Außerdem schreibt Banzi, Gianluca Martino, der Inhaber von Arduino S.R.L. und frühere Mitstreiter des Arduino-Projekts, habe lange Zeit verheimlicht, dass sich Martino die Arduino-Markenrechte in Italien gesichert habe. Die Anmeldung sei bereits im Dezember 2008 erfolgt. Obwohl die Gründungsmitglieder Martino mehrmals damit konfrontiert hätten, habe er das erst im Jahr 2010 zugegeben.

Im Wesentlichen gibt Banzi in seinem Bericht Inhalte der Klageschrift wieder, ohne darüber hinauszugehen. Die Klageschrift und weitere Prozessdokumente sind seit kurzem öffentlich verfügbar. Teil der veröffentlichten Dokumente sind auch E-Mails, die einen kleinen Einblick in den Beginn der Professionalisierung des Arduino-Projekts gewähren. In einem Detail unterscheidet sich die Klageschrift aber von Massimo Banzis Artikel. Im Artikel spricht er von Gianluca Martino wie auch den anderen Gründern als "Co-Founder", in der Klageschrift wird er hingegen als "Partner" des Arduino-Projekts bezeichnet.
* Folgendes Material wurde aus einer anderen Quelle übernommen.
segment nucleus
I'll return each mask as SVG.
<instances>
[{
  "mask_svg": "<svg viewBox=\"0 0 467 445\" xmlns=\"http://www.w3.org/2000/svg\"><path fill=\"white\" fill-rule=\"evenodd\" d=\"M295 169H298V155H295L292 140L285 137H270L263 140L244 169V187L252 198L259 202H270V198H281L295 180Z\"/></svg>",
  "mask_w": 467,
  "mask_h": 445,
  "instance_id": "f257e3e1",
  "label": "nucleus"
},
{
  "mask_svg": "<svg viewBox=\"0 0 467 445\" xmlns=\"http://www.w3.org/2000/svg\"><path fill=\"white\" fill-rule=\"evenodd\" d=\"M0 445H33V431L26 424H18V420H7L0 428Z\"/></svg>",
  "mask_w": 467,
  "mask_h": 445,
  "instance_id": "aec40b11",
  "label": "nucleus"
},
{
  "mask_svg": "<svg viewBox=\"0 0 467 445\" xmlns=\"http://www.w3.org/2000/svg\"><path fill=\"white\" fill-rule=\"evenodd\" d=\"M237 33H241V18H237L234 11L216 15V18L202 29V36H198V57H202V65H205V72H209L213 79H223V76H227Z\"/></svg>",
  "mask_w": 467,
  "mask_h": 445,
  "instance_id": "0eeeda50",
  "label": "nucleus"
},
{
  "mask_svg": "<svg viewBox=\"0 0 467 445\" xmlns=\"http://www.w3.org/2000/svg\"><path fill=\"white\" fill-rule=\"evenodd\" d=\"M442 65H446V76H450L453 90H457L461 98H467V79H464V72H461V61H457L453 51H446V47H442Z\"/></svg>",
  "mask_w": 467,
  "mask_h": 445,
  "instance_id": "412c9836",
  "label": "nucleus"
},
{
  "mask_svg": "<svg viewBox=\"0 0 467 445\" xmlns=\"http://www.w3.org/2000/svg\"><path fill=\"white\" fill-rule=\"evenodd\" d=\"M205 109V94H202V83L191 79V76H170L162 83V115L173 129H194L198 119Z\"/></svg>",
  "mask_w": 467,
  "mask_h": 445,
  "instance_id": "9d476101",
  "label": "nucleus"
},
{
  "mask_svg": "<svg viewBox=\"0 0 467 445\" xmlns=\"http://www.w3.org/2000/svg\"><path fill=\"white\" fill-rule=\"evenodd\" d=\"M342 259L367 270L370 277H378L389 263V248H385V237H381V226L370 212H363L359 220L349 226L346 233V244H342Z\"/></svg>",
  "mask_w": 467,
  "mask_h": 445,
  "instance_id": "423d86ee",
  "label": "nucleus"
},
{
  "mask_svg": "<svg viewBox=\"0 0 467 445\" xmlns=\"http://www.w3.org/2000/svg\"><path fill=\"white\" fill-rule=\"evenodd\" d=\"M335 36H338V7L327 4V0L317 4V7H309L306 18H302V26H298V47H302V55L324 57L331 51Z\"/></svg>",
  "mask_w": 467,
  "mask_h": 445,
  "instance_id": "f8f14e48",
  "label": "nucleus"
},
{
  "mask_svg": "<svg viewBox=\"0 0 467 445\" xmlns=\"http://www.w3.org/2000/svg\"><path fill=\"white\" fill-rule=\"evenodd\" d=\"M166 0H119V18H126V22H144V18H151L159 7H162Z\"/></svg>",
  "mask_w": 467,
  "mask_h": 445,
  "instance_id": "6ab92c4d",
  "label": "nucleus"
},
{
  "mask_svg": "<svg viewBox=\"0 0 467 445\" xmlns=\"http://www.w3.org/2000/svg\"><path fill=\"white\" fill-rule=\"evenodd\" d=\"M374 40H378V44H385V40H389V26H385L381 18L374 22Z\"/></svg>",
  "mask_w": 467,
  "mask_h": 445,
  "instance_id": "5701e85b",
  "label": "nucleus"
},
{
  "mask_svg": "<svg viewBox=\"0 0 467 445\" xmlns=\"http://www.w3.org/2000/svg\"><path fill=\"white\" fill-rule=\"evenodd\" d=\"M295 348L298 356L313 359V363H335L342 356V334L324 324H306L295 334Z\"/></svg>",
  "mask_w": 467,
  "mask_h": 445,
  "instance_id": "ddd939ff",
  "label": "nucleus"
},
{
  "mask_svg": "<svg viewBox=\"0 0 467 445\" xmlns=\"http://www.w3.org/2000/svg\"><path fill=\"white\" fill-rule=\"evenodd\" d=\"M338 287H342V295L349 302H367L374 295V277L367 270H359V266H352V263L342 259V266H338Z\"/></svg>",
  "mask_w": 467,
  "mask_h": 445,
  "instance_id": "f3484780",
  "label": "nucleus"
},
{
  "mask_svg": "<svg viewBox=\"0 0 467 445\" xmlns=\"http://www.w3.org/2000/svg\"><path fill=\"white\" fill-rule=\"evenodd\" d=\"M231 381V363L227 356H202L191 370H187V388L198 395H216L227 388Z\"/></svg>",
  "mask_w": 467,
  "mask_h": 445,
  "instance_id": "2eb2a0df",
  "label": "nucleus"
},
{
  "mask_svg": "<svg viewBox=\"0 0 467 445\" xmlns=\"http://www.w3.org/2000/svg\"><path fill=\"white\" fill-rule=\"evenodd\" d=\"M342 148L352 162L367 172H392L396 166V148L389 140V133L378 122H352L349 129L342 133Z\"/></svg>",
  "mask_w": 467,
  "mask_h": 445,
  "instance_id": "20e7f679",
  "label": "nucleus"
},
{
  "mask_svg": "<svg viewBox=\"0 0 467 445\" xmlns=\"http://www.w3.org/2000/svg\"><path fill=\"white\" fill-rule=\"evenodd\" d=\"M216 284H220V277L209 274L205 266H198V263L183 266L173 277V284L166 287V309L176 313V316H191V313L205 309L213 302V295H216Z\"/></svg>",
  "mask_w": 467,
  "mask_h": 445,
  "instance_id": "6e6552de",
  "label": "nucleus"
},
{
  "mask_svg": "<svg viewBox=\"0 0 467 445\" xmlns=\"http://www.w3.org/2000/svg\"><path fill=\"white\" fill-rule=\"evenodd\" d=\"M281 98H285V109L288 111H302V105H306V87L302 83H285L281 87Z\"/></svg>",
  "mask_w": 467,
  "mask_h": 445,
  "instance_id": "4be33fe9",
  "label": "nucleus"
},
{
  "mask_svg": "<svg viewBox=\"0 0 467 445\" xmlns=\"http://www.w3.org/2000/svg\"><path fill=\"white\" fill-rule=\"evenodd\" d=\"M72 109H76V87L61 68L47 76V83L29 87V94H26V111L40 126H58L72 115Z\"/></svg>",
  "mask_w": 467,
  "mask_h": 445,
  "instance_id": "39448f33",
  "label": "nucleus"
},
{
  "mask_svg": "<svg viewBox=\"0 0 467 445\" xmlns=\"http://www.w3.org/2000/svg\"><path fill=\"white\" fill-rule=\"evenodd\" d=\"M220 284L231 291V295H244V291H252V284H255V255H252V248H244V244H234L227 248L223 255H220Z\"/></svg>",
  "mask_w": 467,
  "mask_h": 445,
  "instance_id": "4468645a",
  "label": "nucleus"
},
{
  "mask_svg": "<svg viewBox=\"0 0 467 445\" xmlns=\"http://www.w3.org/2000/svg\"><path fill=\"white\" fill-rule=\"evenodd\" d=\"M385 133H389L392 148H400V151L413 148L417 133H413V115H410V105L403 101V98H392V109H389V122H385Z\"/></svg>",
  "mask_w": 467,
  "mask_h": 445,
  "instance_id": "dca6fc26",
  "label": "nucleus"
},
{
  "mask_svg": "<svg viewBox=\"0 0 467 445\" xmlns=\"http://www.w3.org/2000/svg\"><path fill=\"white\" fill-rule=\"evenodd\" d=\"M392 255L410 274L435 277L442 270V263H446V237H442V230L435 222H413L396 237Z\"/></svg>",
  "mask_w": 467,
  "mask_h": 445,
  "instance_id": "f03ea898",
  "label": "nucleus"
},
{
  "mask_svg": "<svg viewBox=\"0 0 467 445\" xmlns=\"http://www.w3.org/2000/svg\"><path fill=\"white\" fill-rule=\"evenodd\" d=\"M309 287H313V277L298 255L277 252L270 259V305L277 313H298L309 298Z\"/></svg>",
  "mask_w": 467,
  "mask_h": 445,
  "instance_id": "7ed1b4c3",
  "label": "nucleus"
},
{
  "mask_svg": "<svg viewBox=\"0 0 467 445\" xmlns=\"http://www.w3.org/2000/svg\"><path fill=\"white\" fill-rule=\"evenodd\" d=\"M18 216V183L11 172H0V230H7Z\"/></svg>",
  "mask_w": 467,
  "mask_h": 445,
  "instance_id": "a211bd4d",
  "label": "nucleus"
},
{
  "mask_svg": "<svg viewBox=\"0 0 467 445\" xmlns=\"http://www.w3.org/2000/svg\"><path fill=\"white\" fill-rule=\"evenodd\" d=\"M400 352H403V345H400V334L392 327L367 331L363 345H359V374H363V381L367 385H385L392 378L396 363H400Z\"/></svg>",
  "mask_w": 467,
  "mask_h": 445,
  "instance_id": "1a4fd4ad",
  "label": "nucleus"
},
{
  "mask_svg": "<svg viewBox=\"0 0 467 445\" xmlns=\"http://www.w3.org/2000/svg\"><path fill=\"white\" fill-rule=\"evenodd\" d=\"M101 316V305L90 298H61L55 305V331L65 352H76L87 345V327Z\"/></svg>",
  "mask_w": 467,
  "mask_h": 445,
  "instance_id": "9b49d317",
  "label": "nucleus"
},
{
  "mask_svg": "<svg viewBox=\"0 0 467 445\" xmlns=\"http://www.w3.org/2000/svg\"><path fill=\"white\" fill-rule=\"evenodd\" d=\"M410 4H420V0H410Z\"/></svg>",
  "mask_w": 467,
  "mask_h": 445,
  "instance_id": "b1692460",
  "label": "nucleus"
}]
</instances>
Die Klage der amerikanischen Arduino LLC gegen die italienische Arduino S.R.L. und mit dieser in Personalunion verbundenen weiteren Firmen wurde Mitte Februar bekannt. Mit der Klage versucht sich die Arduino LLC, hinter der die Gründungsmitglieder des Arduino-Projekts stehen, eindeutig die Arduino-Markenrechte zu sichern und fordert außerdem Schadensersatz für die Nutzung der Marke durch die Arduino S.R.L.